In a move to address these issues, the CERC notified the Framework on Forecasting, Scheduling and Imbalance Handling for Variable Renewable Energy Sources (Wind and Solar) at interstate level in August 2015, and introduced amendments in the IEGC, 2010 and the Deviation Settlement Mechanism and Related Matters Regulations, 2014. These regulations have made it mandatory for all existing and upcoming wind/solar power generation plants and load despatch centres to undertake forecasting and scheduling of energy generation. According to the new mechanism, penalties are imposed for a deviation of more than +/-15 per cent of scheduled generation.

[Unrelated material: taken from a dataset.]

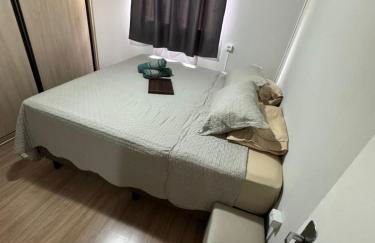 Casa Matteucci 2 quartos - Foto 11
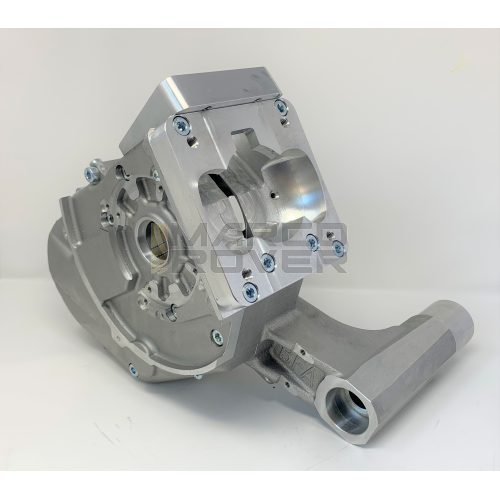 BFA REEDED CRANKCASE FOR GP CYLINDERS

The new regulations have also increased the maximum number of daily revisions from 8 to 16, modified the error calculation methodology to include “available capacity” and specified the deviation charges to be determined as a percentage of the power purchase agreement (PPA) rate, among other provisions. With metering, telemetry, and weather data access at each wind farm level as prerequisites under the new regulations, these basic building blocks that were missing till now are likely to lead to better integration of generation from these plants with the grid.
Following the CERC regulations, the FoR formulated the Model Regulations on Forecasting, Scheduling and Deviation Settlement of Wind and Solar Generating Stations at the State Level in 2015, which cover all existing and upcoming wind and solar power producers in India. In line with the FoR’s model regulations, the electricity regulatory commissions of states including Karnataka, Tamil Nadu, Madhya Pradesh and Rajasthan have announced draft regulations on wind/solar forecasting and scheduling. Other state electricity regulatory commissions are likely to follow a similar path which will result in all wind and solar plants across India being covered.
How forecasting works
Forecasting models have evolved from the use of averages of the past few days/week, to correlation-based, to more dynamic-artificial neural networks-based real-time data-centric models. The key inputs in forecasting include static data (latitude/longitude details, past generation data, turbine power curve, dimensions of windmill, etc.) and dynamic data (turbine availability, wind speed and direction, temperature, inverter availability, etc.). The weather data used in forecasting can be obtained from various international and national organisations. Utilities may also have their own local weather monitoring systems. All this data is fed into a forecasting algorithm to forecast hour-ahead/day-ahead/week-ahead generation.
Renewable energy management systems offer a one-point solution in this regard. They consist not only of wind farm data acquisition and management systems to collect real-time data from wind farms, but also a centralised short-term wind power prediction tool. They provide meteorological data, real-time generation data and wind data, and also forecast generation based on this data.
Today, there are a number of private players who assist power plants and utilities in forecasting and scheduling generation. They also provide support in data collection, coordination with load despatch centres and energy accounting.
While the current forecasting technologies used in India are far from perfect, they are highly cost-effective, especially when compared to no forecasting at all. So, as India looks to add wind capacities, it must also work harder on how to forecast, schedule and absorb it. While a fair bit has been done in this regard, there is massive scope for the development of forecasting models that are much more accurate and technologies that are more cost effective. There is scope for the development of better models and more data to be used in the models.